* begin Data listing *

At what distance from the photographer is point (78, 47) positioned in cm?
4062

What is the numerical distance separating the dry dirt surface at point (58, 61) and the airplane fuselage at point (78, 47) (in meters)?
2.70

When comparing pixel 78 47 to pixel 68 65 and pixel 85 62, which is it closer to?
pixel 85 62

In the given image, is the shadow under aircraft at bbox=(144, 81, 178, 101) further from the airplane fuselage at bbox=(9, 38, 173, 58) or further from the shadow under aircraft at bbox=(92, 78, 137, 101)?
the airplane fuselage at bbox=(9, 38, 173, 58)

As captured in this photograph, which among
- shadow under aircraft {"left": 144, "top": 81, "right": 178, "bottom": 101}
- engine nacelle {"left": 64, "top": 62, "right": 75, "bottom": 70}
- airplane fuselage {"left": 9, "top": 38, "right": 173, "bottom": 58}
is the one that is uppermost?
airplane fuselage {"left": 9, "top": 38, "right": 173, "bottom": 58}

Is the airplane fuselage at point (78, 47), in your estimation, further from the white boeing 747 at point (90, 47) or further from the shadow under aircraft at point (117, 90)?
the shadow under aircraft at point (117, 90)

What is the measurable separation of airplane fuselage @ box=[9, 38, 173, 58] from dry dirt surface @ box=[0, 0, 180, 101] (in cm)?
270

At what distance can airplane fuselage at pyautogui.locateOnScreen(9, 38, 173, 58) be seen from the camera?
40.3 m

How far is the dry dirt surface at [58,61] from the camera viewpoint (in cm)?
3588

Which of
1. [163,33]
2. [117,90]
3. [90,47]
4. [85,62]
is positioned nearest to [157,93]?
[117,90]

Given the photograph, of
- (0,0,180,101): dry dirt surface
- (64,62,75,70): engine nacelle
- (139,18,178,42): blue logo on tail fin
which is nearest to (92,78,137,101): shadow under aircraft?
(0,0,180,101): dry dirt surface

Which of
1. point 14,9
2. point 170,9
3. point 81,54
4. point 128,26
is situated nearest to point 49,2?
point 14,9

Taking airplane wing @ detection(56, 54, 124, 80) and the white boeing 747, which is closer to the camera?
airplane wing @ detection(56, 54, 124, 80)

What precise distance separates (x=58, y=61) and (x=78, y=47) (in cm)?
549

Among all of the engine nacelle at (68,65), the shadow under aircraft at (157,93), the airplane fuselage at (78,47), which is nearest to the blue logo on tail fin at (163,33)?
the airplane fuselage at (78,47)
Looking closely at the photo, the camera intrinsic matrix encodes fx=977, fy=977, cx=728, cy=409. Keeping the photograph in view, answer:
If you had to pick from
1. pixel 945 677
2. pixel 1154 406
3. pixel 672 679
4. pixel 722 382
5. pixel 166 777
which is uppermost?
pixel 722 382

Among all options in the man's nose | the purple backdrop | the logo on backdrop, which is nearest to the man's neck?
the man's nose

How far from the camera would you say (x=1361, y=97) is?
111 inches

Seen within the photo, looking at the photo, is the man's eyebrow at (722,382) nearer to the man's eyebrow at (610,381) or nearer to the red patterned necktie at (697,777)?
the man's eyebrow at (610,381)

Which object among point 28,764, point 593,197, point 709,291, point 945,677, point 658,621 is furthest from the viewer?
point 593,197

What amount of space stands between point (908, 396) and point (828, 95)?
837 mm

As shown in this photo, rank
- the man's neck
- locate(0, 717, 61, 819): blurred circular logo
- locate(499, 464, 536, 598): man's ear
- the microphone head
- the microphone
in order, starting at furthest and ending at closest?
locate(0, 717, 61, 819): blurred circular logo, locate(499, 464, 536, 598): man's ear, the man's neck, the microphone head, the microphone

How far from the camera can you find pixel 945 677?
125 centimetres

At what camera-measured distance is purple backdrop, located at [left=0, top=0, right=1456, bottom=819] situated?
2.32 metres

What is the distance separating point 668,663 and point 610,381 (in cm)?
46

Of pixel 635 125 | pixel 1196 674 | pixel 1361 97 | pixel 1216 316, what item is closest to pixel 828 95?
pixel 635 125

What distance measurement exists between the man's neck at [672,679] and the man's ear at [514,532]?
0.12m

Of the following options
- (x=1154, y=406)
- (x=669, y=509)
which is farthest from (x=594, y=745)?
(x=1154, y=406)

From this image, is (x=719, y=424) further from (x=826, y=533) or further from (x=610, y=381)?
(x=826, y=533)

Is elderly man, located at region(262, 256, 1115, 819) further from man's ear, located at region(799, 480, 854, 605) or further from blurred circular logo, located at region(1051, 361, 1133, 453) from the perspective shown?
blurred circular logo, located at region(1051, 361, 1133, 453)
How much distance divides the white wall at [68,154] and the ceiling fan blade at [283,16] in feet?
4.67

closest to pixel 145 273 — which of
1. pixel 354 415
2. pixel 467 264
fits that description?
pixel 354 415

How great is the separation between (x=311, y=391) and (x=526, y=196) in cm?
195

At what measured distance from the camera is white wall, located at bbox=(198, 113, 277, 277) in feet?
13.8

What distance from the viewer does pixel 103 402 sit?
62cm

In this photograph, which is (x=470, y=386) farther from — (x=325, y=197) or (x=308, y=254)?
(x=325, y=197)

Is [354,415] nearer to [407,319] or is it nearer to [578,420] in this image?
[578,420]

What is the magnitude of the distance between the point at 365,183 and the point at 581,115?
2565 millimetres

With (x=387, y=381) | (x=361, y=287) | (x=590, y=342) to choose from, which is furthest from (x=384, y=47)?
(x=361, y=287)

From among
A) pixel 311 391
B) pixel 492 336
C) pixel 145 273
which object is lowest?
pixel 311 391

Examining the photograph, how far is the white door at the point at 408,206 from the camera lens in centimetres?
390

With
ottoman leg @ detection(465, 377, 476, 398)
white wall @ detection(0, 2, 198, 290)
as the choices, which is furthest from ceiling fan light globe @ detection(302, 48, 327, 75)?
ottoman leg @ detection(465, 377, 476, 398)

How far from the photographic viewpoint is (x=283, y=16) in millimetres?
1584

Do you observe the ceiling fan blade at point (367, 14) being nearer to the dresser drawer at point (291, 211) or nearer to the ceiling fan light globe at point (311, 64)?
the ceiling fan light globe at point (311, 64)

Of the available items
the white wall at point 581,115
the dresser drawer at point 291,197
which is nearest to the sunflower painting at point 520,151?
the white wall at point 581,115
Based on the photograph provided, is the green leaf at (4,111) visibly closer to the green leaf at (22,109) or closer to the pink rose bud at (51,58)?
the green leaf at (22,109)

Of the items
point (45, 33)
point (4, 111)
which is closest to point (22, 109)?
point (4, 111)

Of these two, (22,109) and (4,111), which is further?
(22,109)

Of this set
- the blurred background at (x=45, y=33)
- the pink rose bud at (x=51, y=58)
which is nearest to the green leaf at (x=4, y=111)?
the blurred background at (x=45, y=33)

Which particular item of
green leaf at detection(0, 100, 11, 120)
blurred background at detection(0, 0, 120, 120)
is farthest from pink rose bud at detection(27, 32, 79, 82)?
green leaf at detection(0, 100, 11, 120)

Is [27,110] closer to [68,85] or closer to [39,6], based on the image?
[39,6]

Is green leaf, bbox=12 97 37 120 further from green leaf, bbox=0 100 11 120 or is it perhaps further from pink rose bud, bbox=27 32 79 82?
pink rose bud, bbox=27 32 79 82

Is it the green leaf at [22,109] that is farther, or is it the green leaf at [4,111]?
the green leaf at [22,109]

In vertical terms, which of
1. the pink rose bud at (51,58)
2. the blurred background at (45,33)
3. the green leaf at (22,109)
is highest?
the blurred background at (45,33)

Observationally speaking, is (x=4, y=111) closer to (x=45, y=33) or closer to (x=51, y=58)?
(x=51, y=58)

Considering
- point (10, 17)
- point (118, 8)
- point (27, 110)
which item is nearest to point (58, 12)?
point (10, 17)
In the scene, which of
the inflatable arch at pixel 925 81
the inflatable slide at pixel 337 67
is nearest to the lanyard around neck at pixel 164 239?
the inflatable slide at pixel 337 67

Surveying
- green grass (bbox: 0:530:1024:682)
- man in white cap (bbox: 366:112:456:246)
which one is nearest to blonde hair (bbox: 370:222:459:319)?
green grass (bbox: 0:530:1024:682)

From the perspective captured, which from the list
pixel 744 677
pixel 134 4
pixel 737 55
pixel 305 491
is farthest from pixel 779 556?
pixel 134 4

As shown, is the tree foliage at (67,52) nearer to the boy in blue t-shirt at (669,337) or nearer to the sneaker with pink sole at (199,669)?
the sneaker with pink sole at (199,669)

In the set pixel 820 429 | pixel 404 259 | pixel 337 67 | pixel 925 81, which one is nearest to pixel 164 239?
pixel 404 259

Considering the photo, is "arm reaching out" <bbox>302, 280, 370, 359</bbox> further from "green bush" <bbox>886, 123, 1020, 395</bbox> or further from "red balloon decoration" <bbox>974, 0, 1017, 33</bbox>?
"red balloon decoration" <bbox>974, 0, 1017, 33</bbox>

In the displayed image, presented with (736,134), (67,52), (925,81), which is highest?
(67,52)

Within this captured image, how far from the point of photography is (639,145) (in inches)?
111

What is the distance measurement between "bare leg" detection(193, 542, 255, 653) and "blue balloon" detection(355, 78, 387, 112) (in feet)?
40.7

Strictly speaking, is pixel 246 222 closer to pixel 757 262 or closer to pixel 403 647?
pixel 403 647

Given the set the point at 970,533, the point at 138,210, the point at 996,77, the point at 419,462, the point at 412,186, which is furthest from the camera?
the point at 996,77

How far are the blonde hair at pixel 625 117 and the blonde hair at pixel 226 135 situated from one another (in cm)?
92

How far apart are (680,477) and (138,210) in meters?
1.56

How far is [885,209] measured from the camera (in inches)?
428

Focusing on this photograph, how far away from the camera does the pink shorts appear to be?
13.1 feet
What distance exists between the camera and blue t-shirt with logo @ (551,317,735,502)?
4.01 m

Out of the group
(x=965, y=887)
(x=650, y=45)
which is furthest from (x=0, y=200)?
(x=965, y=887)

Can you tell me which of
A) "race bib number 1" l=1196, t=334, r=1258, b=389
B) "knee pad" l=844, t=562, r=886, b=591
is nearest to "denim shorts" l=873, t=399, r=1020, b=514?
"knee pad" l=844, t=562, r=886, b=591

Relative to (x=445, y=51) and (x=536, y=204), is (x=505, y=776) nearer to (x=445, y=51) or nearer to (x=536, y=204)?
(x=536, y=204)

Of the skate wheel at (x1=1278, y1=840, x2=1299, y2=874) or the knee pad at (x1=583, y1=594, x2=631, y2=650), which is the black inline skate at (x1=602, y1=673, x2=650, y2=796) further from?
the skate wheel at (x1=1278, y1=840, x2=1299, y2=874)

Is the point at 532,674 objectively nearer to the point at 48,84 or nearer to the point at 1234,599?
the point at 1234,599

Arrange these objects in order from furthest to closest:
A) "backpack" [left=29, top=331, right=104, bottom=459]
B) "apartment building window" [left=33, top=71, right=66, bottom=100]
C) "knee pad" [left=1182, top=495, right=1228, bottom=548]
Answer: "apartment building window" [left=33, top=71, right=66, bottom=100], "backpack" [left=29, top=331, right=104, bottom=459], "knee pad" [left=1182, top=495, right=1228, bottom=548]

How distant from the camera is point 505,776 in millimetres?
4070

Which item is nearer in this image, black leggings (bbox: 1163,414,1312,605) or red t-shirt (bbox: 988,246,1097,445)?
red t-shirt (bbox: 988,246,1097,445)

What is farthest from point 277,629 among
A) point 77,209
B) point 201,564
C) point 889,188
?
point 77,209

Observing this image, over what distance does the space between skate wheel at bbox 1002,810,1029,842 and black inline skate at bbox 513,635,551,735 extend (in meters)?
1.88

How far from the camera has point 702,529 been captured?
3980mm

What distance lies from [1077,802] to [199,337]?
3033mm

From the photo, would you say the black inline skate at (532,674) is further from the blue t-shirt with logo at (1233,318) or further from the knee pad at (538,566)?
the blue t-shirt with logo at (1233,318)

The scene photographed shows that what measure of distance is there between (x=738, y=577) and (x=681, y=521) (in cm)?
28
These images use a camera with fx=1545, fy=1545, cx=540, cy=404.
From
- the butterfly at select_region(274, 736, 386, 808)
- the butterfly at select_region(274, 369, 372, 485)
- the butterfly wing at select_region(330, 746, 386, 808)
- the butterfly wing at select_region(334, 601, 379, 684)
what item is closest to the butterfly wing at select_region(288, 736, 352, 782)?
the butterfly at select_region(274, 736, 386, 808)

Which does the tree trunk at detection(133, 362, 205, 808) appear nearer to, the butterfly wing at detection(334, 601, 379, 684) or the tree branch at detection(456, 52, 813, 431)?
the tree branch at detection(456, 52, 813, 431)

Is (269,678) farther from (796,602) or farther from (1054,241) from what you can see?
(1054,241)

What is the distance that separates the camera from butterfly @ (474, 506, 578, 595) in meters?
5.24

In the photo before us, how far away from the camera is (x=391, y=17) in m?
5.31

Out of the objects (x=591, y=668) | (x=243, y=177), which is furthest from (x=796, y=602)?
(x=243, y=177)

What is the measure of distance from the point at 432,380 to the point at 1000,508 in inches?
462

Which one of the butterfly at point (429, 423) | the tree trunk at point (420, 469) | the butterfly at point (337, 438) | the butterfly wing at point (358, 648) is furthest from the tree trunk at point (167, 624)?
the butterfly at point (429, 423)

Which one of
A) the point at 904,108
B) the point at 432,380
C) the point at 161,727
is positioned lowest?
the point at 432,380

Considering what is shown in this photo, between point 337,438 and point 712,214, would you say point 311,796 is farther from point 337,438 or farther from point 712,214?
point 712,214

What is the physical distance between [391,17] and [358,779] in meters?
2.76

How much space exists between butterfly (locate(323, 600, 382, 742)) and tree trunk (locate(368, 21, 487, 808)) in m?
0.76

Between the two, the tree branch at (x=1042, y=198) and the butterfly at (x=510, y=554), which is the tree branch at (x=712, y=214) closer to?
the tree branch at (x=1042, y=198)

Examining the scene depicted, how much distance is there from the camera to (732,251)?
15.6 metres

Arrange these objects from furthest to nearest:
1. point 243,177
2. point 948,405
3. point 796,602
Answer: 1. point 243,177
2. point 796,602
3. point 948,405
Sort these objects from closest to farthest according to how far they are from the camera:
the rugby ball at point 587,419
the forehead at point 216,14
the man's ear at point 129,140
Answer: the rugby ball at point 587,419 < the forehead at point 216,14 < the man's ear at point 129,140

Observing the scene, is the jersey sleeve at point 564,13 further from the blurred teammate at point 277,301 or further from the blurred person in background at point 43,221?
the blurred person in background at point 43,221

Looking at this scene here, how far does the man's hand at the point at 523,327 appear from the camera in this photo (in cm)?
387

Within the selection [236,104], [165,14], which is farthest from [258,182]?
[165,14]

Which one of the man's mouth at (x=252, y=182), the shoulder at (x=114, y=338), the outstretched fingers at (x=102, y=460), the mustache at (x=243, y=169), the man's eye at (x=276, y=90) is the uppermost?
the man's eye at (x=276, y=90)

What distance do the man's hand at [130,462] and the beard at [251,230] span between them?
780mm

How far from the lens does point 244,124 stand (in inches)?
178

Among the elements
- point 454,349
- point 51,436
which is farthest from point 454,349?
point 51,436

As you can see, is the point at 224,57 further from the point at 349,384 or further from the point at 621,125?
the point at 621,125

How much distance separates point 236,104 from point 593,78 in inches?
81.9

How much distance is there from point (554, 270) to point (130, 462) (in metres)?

* end Data listing *

◆ Exercise description ◆
Rewrite the records as a numbered list, starting with the line containing "What is the physical" and continuing through the line containing "15.6 metres". Leave out blank lines.

◆ Answer in full ◆
1. What is the physical distance between [391,17] and [358,779] in meters?
2. 2.76
3. How much space exists between butterfly (locate(323, 600, 382, 742)) and tree trunk (locate(368, 21, 487, 808)) in m?
4. 0.76
5. Between the two, the tree branch at (x=1042, y=198) and the butterfly at (x=510, y=554), which is the tree branch at (x=712, y=214) closer to?
6. the tree branch at (x=1042, y=198)
7. Examining the scene depicted, how much distance is there from the camera to (732,251)?
8. 15.6 metres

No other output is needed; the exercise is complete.